Project Description:

Transmitting and processing information traditionally involves electronic circuits, which use electrons to do the job. The research in this project uses photons instead, which are individual units of light. These photons have some properties that make them ideal for handling information. They can move fast and carry a lot of data. However, there are still some challenges to overcome when using light for these circuits, like directing it where we want it to go, preventing it from interfering with other light, and switching it on and off when needed.

One of the materials used for making electronic circuits is silicon, which is inexpensive and can be mass-produced in large quantities. When it comes to PICs, however, there is a need to use different materials on top of silicon, which is not easy. In this project, we will seek to create new materials that will serve as the building blocks for the PICs of the future. These materials have special properties, including mutual compatibility, and improved control over light-matter interactions. Furthermore, these materials can be directly deposited and integrated on chips, unlike the current hybrid materials prepared by lithography and patterning methods, which can require additional processing steps.
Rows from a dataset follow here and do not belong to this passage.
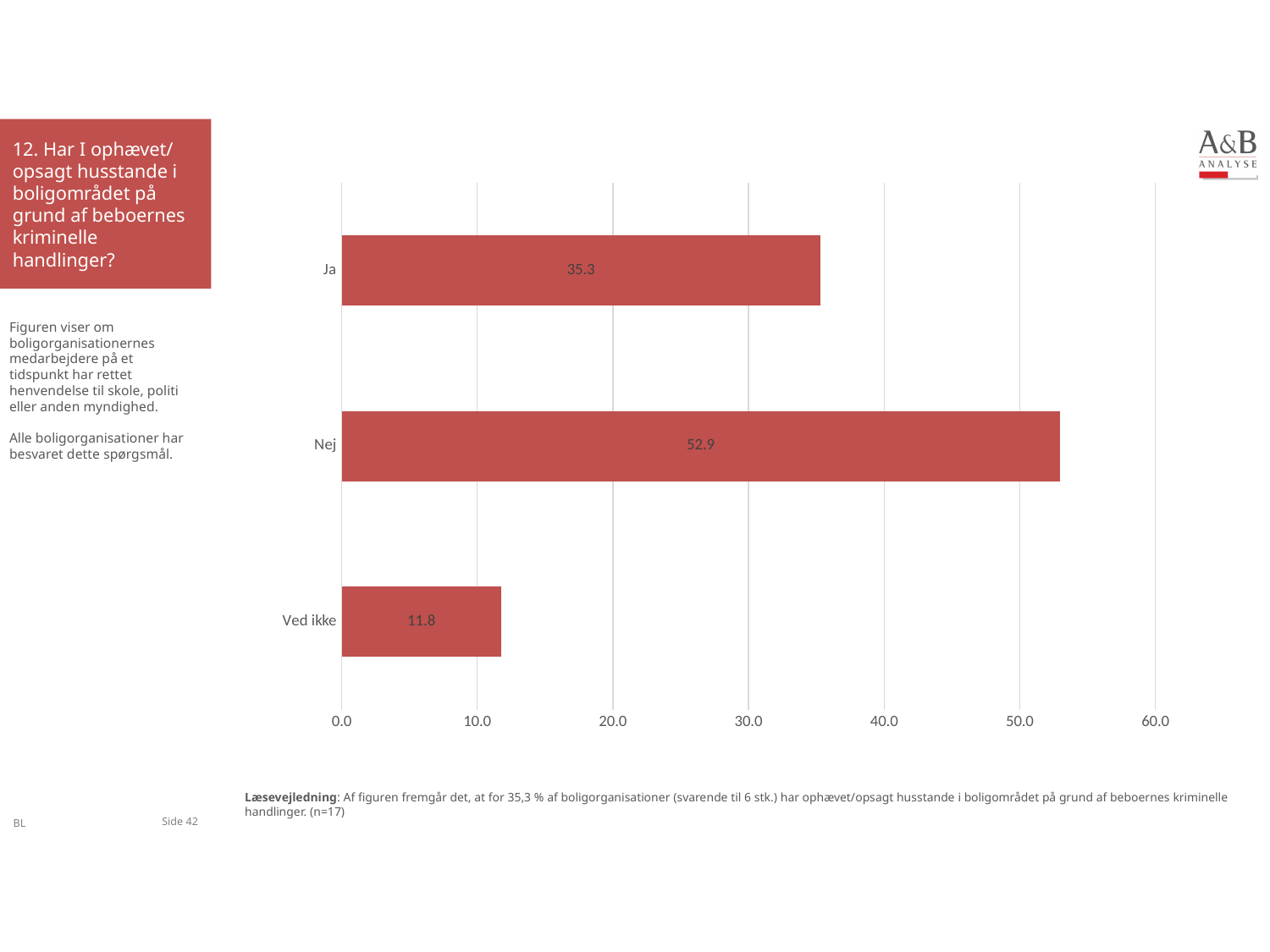
What kind of chart is shown on the slide? Bar chart Which category has the highest value? Nej Is the value for "Nej" greater or less than 50.0? greater How many categories are shown in the chart? 3 What is the difference between the values for "Nej" and "Ja"? 17.6 What is the difference between the values for "Ja" and "Ved ikke"? 23.5 Which category has the lowest value? Ved ikke What is the value for "Ved ikke"? 11.8 What is the value for "Ja"? 35.3 What is the value for "Nej"? 52.9 What is the highest value shown on the x axis? 60.0 Which is larger, the value for "Ja" or the value for "Ved ikke"? Ja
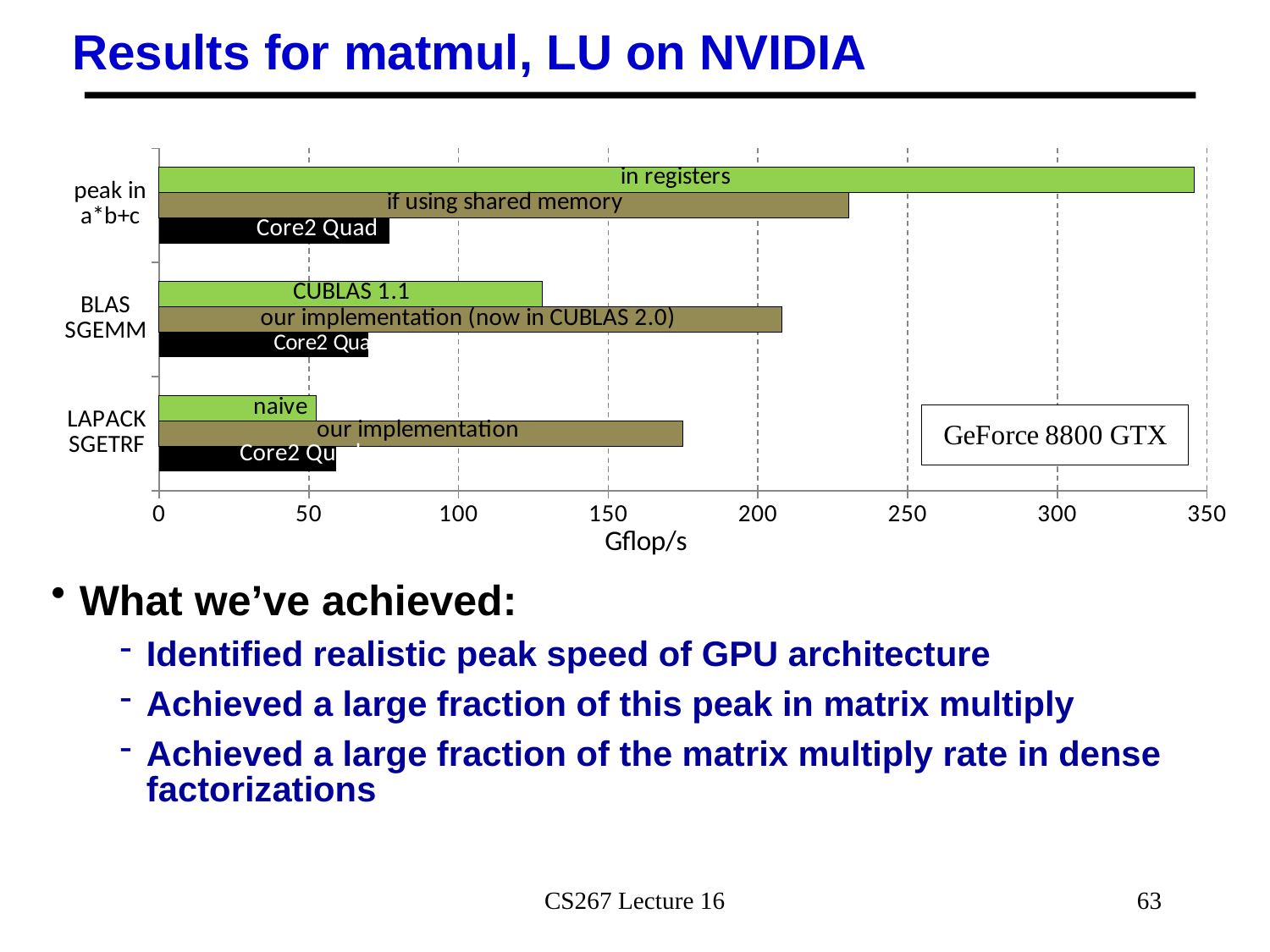
Is the value for 'naive' in the LAPACK SGETRF group greater or less than 100? less How many category groups are shown on the y axis of the chart? 3 In the BLAS SGEMM group, which is larger: CUBLAS 1.1 or 'our implementation (now in CUBLAS 2.0)'? our implementation (now in CUBLAS 2.0) What kind of chart is shown on the slide? bar chart Which bar is the longest in the chart? in registers In the LAPACK SGETRF group, which is larger: 'naive' or 'our implementation'? our implementation What unit is shown on the x axis of the chart? Gflop/s Is the value for Core2 Quad in the peak in a*b+c group greater or less than 100? less Is the value for CUBLAS 1.1 in the BLAS SGEMM group greater or less than 100? greater Which GPU is named in the box on the chart? GeForce 8800 GTX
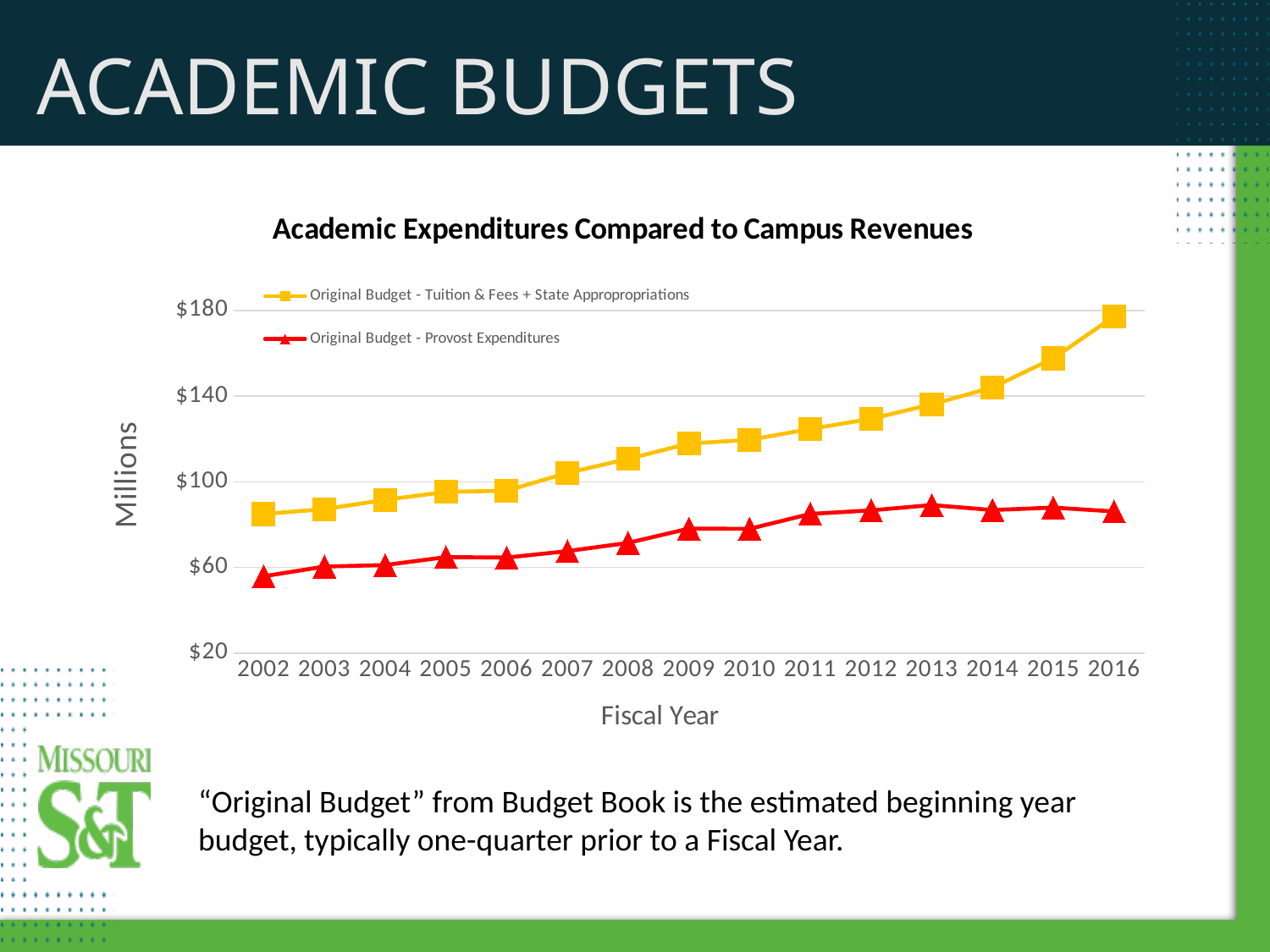
In which fiscal year is the Original Budget - Tuition & Fees + State Appropriations value highest? 2016 How many series does the chart's legend list? 2 What kind of chart is shown on the slide? line chart Does the Original Budget - Tuition & Fees + State Appropriations series generally rise or fall from 2002 to 2016? rise How many fiscal years are plotted along the x axis? 15 Is the Original Budget - Tuition & Fees + State Appropriations value for 2015 greater or less than $140? greater In 2010, which series has the larger value: Tuition & Fees + State Appropriations or Provost Expenditures? Tuition & Fees + State Appropriations Is the Original Budget - Provost Expenditures value for 2016 greater or less than $100? less Is the Original Budget - Tuition & Fees + State Appropriations value for 2002 greater or less than $100? less What is the title of the chart? Academic Expenditures Compared to Campus Revenues Which series is drawn in red with triangle markers? Original Budget - Provost Expenditures In which fiscal year is the Original Budget - Provost Expenditures value lowest? 2002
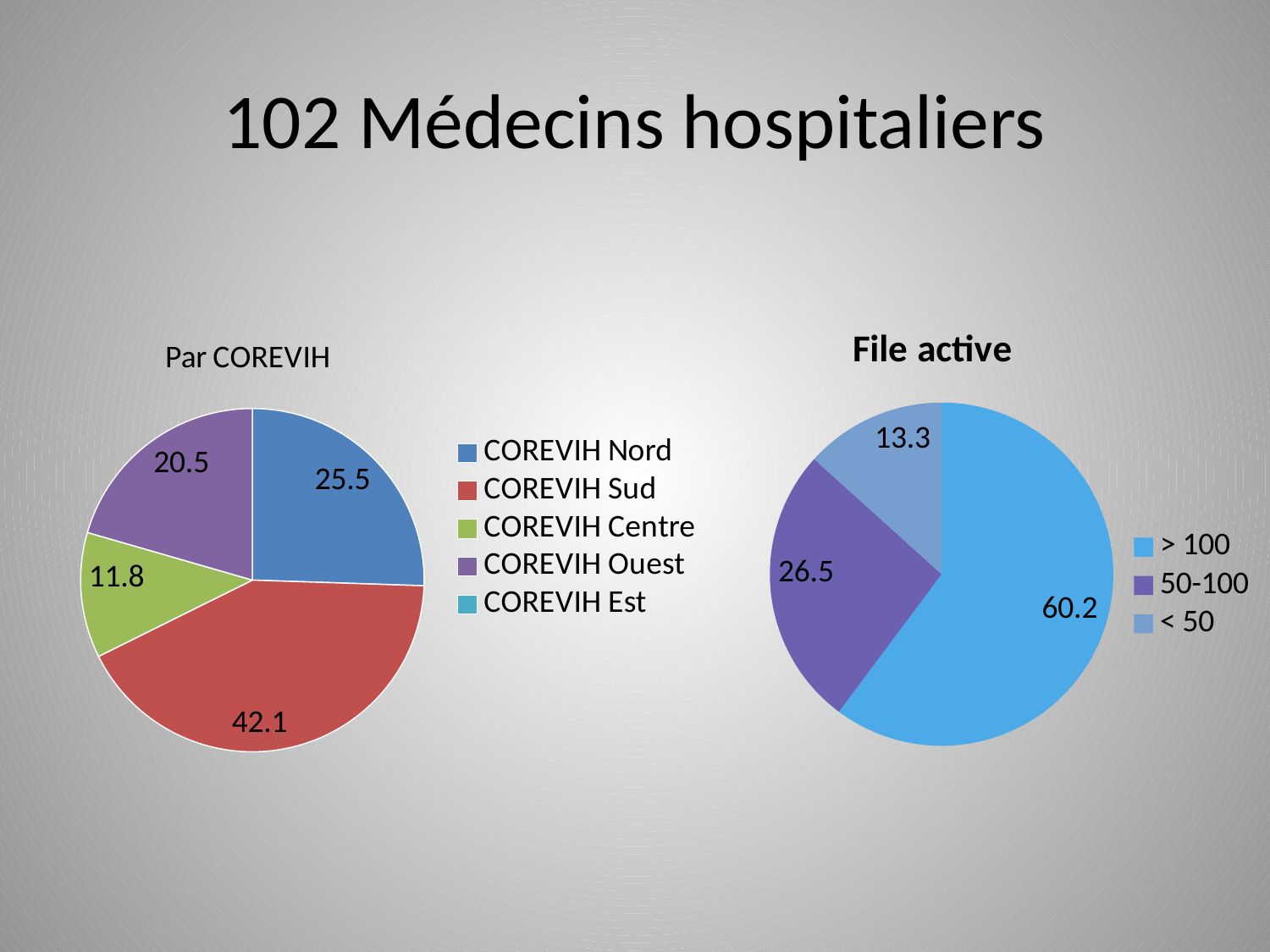
In the 'File active' chart, what is the difference between the '> 100' and '50-100' values? 33.7 In the 'Par COREVIH' pie chart, which labelled slice is the smallest? COREVIH Centre In the 'Par COREVIH' pie chart, what is the difference between the values for COREVIH Sud and COREVIH Nord? 16.6 In the 'Par COREVIH' pie chart, which COREVIH has the largest slice? COREVIH Sud In the 'File active' chart, what is the value shown for the '50-100' slice? 26.5 In the 'File active' chart, what is the value shown for the '> 100' slice? 60.2 In the 'Par COREVIH' pie chart, what is the value shown for COREVIH Centre? 11.8 What kind of chart is the 'File active' chart? Pie chart In the 'Par COREVIH' pie chart, which is larger, COREVIH Nord or COREVIH Ouest? COREVIH Nord In the 'File active' chart, which category has the smallest slice? < 50 In the 'Par COREVIH' pie chart, how many entries does the legend list? 5 In the 'Par COREVIH' pie chart, what is the value shown for COREVIH Sud? 42.1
We'll need help in simulating new photonic materials at the smaller scale (materials level), as well as the circuit level to help guide planned experiments.

Requirements:

Majors: We're particularly interested in ECE, MSE, and ME majors; all College of Engineering majors can apply

Requirements: Experience with programming in Python, C/C++, and/or MATLAB

Desired experience: Enthusiasm for scientific programming. Understanding of electromagnetism (e.g., it's helpful to have previously taken ECE 30411).

Academic Years Eligible: Juniors and seniors with the desired experience will be preferred, but all undergraduates are also eligible to apply.